• Directive
Starting at the line that contains "At what distance away", restate each line word for word through the final line of the data, keeping both ends.

>> Start

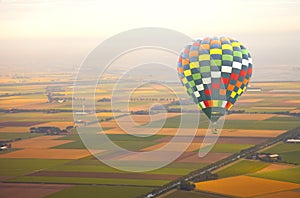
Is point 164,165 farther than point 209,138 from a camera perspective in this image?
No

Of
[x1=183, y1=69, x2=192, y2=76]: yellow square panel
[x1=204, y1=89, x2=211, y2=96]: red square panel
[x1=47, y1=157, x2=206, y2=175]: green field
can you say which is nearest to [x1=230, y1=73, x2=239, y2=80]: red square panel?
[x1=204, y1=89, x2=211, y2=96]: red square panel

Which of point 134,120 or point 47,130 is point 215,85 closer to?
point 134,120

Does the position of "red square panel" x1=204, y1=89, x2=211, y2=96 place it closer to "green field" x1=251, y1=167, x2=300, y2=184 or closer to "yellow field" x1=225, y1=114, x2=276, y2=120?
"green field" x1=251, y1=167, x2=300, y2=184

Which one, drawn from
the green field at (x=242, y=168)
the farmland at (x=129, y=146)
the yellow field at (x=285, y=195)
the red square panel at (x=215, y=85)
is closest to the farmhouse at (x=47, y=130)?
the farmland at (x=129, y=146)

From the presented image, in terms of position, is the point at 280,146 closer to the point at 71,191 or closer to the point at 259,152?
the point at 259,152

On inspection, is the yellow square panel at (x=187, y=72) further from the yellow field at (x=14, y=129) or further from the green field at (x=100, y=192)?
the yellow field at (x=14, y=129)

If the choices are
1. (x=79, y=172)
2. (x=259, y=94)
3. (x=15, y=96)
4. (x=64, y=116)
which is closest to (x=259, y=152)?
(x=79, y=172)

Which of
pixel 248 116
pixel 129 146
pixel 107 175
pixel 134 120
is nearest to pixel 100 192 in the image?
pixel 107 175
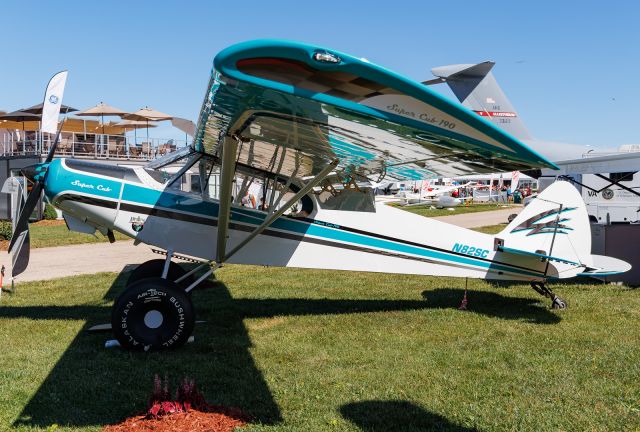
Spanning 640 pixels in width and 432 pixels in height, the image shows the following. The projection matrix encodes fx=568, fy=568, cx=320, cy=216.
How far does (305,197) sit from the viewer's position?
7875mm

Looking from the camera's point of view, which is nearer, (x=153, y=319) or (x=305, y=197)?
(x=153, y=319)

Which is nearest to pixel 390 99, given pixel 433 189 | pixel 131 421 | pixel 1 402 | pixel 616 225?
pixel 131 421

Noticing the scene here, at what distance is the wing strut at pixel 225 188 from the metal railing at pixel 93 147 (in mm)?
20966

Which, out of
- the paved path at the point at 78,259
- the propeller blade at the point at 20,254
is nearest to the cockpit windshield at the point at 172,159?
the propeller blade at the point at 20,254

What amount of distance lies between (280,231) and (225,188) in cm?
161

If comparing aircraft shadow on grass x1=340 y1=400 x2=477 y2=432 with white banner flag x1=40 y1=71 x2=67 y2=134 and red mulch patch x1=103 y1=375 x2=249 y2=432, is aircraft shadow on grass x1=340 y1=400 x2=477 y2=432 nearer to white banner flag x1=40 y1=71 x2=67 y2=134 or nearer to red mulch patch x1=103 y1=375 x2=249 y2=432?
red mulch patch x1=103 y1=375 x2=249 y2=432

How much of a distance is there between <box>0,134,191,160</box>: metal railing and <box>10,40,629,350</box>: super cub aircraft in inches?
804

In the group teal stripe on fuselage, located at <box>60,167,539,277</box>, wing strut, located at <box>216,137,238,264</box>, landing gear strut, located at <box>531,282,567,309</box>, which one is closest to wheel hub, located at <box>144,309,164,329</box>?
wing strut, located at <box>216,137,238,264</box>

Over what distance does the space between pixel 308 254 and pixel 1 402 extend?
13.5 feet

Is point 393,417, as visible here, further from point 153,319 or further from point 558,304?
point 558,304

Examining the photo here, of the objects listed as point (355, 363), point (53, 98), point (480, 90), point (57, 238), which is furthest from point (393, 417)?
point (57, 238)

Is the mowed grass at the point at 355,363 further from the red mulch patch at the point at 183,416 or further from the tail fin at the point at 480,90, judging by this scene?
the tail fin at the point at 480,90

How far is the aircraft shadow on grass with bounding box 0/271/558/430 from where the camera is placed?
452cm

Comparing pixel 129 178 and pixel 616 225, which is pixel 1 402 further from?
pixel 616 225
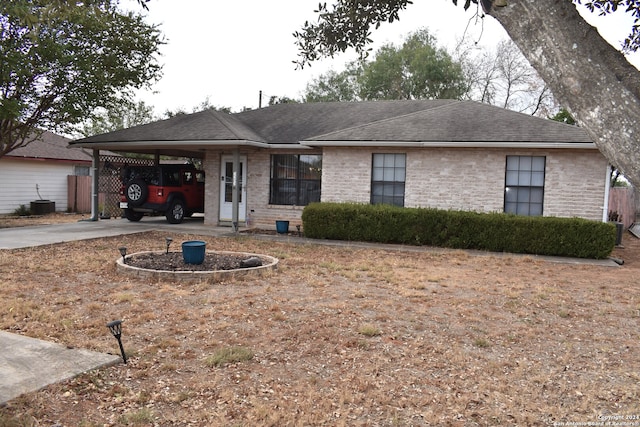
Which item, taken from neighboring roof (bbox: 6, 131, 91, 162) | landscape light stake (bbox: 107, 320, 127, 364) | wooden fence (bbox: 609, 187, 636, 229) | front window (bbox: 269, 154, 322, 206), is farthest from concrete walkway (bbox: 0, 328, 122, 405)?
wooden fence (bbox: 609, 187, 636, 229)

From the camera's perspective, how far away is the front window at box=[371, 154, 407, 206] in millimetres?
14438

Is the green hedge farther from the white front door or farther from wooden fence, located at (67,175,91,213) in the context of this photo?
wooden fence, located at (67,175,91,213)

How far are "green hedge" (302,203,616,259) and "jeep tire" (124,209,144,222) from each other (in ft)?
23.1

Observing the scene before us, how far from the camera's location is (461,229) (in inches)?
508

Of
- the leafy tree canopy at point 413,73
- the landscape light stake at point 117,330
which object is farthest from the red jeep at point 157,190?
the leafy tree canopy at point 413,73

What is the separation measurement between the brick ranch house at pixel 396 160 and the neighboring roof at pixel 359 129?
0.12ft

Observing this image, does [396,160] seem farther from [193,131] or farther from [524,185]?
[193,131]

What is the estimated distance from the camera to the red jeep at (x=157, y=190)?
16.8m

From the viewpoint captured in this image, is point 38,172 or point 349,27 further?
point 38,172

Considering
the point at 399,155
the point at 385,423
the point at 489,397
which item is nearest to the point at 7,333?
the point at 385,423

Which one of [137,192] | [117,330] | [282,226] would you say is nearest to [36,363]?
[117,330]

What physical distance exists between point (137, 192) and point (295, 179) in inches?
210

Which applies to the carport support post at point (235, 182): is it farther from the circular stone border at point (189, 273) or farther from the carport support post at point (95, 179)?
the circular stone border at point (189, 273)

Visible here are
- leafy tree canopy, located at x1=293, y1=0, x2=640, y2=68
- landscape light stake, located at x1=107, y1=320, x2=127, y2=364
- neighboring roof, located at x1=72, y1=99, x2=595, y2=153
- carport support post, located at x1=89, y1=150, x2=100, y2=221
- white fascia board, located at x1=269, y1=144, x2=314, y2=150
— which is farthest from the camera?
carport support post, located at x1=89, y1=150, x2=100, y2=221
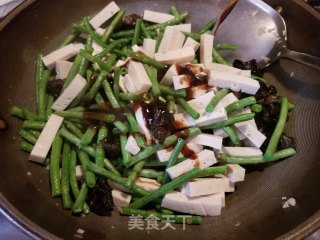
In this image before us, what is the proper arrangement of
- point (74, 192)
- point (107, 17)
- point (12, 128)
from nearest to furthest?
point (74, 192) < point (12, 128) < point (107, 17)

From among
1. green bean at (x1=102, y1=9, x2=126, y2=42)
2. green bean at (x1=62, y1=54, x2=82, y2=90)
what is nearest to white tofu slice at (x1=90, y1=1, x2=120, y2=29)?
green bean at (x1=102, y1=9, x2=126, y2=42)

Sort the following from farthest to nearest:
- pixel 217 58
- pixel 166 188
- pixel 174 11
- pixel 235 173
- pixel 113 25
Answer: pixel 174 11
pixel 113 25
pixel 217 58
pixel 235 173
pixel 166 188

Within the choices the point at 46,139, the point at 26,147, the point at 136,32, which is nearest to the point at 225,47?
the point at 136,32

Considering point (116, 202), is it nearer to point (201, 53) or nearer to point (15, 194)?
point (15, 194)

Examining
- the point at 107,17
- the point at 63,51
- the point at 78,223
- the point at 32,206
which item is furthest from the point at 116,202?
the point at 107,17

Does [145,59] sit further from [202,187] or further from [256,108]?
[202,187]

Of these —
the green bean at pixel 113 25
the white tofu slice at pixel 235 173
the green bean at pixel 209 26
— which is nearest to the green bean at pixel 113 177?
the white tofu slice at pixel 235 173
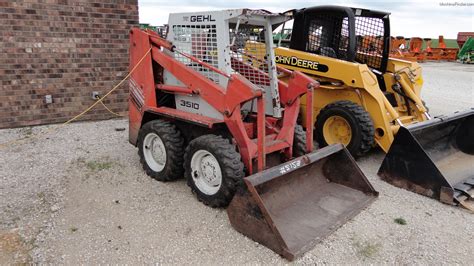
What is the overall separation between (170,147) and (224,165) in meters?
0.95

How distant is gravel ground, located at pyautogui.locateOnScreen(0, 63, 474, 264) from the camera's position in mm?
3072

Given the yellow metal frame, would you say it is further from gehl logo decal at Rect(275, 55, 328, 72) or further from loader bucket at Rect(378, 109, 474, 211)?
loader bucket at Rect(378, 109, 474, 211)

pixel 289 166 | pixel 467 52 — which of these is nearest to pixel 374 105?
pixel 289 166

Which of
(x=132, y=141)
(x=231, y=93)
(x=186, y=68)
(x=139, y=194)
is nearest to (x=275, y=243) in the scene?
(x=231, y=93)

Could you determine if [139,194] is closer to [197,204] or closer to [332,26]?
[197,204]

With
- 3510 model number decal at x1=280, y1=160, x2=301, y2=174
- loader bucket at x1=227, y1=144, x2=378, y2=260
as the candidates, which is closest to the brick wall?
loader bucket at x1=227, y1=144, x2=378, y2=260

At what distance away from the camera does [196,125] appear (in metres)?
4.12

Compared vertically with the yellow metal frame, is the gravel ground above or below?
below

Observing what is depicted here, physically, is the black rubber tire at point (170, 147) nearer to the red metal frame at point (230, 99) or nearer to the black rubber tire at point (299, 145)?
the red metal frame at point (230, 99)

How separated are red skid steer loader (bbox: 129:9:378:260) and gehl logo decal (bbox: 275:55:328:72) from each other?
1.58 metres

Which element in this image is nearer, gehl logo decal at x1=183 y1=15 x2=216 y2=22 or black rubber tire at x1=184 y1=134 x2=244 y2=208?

>> End

• Task response
At what distance away from the camera does [196,125] appear (in metres)?
4.12

Compared vertically with the yellow metal frame, is the gravel ground above or below?
below

Observing what is depicted here, physically, is the black rubber tire at point (170, 147) nearer to the red metal frame at point (230, 99) or nearer to the black rubber tire at point (299, 145)?
the red metal frame at point (230, 99)

How separated are red skid steer loader (bbox: 129:9:378:260) and gehl logo decal (bbox: 275:55:328:72) from each other?
1.58 metres

Which element in this image is nearer, gehl logo decal at x1=183 y1=15 x2=216 y2=22 or black rubber tire at x1=184 y1=134 x2=244 y2=208?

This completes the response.